- [PROBLEM DETAILS]: Lines to restate from the data below: from the one containing "scientific name: Sylvicapra grimmia" to the one containing "Interacting vote fraction: 13%.", both included. Give them again exactly, and only them.

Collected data

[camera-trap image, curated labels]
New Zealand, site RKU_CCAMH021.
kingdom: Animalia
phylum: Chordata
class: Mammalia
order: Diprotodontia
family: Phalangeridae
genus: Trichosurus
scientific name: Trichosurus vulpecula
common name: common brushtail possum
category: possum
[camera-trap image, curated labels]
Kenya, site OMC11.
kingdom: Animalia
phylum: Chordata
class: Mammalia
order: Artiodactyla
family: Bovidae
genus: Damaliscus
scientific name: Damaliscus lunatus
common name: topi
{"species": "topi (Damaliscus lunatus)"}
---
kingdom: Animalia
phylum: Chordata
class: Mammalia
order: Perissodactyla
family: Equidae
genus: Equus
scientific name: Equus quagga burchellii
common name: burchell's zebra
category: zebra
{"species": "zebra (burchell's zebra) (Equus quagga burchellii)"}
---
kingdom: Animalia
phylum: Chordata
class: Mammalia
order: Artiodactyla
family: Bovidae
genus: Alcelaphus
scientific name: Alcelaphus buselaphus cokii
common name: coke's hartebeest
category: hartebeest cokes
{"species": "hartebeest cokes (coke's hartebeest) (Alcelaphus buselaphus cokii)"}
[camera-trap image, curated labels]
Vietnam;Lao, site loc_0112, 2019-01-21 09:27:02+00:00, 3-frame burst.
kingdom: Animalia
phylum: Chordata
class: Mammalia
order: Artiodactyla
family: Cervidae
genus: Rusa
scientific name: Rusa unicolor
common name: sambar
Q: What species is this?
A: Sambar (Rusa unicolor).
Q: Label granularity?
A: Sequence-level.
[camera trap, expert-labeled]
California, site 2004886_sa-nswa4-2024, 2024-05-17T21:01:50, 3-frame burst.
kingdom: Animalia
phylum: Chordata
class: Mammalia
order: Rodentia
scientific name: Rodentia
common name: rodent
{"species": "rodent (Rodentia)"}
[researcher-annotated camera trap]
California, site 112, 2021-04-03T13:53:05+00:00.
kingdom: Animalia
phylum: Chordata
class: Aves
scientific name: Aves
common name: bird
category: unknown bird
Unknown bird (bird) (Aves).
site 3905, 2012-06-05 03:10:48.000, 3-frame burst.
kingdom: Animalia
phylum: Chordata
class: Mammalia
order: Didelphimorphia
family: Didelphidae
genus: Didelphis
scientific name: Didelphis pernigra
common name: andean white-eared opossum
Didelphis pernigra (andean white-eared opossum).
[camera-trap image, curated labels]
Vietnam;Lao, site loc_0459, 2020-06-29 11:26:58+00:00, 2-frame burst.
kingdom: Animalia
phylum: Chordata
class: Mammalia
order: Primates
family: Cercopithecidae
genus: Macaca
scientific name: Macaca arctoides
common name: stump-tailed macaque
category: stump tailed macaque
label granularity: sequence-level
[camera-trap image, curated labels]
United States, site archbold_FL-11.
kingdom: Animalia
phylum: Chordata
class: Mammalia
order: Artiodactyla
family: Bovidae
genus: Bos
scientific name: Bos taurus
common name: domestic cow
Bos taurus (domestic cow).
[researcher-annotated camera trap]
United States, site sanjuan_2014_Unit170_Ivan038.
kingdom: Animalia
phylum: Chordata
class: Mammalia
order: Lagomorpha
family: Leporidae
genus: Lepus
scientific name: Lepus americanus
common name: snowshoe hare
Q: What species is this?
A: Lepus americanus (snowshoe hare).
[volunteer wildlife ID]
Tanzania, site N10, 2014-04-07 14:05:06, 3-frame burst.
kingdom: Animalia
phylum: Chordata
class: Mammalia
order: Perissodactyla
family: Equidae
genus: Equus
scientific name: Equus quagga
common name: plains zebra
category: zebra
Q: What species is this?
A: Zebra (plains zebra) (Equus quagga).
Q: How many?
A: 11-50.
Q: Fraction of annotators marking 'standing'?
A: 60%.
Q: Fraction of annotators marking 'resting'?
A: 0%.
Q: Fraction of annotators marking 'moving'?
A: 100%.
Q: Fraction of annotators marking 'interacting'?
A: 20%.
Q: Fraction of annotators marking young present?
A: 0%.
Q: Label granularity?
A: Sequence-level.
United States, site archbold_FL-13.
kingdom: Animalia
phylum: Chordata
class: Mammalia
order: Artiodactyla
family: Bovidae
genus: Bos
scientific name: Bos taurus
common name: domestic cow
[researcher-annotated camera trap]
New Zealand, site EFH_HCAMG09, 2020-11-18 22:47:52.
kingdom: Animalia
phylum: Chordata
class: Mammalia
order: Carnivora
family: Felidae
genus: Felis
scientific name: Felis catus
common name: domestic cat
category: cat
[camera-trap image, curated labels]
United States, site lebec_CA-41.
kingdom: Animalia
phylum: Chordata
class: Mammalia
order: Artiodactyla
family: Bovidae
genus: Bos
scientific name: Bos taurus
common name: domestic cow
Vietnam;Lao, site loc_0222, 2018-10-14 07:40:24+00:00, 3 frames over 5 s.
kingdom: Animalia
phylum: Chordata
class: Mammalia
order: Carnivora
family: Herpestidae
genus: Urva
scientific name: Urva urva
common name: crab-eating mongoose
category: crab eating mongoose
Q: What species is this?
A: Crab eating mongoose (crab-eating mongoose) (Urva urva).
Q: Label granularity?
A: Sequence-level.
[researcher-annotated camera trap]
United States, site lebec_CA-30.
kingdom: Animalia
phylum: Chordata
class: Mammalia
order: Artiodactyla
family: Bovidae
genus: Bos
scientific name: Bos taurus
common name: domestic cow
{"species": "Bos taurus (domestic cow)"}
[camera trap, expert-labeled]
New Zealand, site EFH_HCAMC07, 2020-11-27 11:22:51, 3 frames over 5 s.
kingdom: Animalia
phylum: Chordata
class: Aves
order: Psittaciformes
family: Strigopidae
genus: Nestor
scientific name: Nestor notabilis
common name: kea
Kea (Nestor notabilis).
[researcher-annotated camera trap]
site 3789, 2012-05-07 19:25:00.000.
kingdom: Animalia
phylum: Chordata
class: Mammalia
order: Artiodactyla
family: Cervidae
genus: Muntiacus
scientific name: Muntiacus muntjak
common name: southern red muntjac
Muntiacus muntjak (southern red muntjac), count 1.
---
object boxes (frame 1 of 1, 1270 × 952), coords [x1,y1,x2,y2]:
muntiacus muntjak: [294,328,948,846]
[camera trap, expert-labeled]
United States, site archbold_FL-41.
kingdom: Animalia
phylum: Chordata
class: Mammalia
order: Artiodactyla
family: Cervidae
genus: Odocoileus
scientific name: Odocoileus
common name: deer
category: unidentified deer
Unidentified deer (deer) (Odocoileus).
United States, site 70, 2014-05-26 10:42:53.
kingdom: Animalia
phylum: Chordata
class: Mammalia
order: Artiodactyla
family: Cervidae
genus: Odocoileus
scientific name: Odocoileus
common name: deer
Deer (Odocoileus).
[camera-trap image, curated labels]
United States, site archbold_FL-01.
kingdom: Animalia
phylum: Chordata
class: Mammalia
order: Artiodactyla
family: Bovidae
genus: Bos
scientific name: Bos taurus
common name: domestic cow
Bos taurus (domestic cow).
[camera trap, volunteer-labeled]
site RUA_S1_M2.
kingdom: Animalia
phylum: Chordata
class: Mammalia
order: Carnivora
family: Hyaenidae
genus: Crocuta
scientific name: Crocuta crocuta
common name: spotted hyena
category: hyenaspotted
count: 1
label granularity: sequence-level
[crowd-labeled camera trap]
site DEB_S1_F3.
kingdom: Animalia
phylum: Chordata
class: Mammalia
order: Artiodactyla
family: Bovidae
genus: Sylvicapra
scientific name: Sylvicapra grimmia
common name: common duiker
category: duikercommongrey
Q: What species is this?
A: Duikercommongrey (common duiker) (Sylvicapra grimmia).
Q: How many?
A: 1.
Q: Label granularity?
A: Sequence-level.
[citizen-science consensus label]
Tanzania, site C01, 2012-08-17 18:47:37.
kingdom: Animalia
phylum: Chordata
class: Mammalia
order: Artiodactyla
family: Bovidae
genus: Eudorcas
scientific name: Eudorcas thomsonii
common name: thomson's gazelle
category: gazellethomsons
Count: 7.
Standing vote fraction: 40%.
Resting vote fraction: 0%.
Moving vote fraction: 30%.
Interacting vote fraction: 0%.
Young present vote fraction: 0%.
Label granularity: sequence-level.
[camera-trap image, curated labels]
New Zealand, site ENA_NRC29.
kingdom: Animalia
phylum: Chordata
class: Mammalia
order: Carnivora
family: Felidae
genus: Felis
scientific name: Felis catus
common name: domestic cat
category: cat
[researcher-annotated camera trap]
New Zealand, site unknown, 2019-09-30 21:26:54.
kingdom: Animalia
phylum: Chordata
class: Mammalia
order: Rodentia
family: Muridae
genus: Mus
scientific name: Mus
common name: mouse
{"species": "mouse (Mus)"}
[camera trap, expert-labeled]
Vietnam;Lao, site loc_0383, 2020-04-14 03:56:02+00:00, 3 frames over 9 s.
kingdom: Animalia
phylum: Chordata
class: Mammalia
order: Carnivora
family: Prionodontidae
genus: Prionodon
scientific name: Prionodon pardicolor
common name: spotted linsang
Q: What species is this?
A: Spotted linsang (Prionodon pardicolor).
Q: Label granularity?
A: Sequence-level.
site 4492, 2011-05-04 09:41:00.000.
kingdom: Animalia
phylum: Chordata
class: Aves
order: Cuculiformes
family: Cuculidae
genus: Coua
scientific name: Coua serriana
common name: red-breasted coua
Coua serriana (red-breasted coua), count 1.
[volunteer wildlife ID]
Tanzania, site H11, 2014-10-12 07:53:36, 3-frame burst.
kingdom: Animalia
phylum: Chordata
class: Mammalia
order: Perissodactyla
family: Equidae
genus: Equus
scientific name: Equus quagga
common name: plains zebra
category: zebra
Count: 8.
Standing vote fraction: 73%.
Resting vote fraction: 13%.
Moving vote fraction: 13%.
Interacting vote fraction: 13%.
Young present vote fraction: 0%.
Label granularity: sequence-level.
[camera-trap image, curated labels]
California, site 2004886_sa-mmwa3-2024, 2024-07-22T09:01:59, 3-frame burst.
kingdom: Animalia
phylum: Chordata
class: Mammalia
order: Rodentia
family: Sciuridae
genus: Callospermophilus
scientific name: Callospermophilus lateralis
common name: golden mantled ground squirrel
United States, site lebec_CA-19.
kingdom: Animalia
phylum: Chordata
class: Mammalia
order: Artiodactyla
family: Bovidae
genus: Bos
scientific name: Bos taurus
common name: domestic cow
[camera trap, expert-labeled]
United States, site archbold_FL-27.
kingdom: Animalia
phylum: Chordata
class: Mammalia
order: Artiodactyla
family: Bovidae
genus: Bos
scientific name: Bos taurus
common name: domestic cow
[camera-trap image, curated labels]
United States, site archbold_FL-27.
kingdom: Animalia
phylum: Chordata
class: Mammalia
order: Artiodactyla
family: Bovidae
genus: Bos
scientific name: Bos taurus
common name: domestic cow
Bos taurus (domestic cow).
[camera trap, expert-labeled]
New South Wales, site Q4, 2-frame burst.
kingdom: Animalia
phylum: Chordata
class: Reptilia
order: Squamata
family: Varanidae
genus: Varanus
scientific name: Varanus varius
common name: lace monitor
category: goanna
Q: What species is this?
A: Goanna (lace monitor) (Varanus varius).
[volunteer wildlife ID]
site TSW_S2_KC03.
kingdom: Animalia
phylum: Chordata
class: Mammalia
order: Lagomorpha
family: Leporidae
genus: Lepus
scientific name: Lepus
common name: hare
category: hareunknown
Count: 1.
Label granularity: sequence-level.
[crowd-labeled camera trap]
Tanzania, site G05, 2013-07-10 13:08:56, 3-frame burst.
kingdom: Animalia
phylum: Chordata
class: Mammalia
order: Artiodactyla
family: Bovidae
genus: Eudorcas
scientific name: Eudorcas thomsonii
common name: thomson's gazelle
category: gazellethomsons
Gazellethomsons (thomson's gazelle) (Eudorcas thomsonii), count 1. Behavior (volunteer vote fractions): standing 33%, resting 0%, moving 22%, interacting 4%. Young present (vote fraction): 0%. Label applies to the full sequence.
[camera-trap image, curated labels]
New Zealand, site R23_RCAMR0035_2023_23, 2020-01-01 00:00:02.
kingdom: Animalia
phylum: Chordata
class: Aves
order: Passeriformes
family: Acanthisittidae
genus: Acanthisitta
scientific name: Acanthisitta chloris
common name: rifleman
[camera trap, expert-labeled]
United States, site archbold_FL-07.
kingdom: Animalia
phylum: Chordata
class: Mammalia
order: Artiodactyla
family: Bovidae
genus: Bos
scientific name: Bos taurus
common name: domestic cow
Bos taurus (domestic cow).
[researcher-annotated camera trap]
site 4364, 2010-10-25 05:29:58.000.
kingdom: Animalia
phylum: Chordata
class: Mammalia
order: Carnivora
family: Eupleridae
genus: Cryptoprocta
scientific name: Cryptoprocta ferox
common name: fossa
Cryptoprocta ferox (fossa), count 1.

- [ANSWER AREA]:
scientific name: Sylvicapra grimmia
common name: common duiker
category: duikercommongrey
Q: What species is this?
A: Duikercommongrey (common duiker) (Sylvicapra grimmia).
Q: How many?
A: 1.
Q: Label granularity?
A: Sequence-level.
[citizen-science consensus label]
Tanzania, site C01, 2012-08-17 18:47:37.
kingdom: Animalia
phylum: Chordata
class: Mammalia
order: Artiodactyla
family: Bovidae
genus: Eudorcas
scientific name: Eudorcas thomsonii
common name: thomson's gazelle
category: gazellethomsons
Count: 7.
Standing vote fraction: 40%.
Resting vote fraction: 0%.
Moving vote fraction: 30%.
Interacting vote fraction: 0%.
Young present vote fraction: 0%.
Label granularity: sequence-level.
[camera-trap image, curated labels]
New Zealand, site ENA_NRC29.
kingdom: Animalia
phylum: Chordata
class: Mammalia
order: Carnivora
family: Felidae
genus: Felis
scientific name: Felis catus
common name: domestic cat
category: cat
[researcher-annotated camera trap]
New Zealand, site unknown, 2019-09-30 21:26:54.
kingdom: Animalia
phylum: Chordata
class: Mammalia
order: Rodentia
family: Muridae
genus: Mus
scientific name: Mus
common name: mouse
{"species": "mouse (Mus)"}
[camera trap, expert-labeled]
Vietnam;Lao, site loc_0383, 2020-04-14 03:56:02+00:00, 3 frames over 9 s.
kingdom: Animalia
phylum: Chordata
class: Mammalia
order: Carnivora
family: Prionodontidae
genus: Prionodon
scientific name: Prionodon pardicolor
common name: spotted linsang
Q: What species is this?
A: Spotted linsang (Prionodon pardicolor).
Q: Label granularity?
A: Sequence-level.
site 4492, 2011-05-04 09:41:00.000.
kingdom: Animalia
phylum: Chordata
class: Aves
order: Cuculiformes
family: Cuculidae
genus: Coua
scientific name: Coua serriana
common name: red-breasted coua
Coua serriana (red-breasted coua), count 1.
[volunteer wildlife ID]
Tanzania, site H11, 2014-10-12 07:53:36, 3-frame burst.
kingdom: Animalia
phylum: Chordata
class: Mammalia
order: Perissodactyla
family: Equidae
genus: Equus
scientific name: Equus quagga
common name: plains zebra
category: zebra
Count: 8.
Standing vote fraction: 73%.
Resting vote fraction: 13%.
Moving vote fraction: 13%.
Interacting vote fraction: 13%.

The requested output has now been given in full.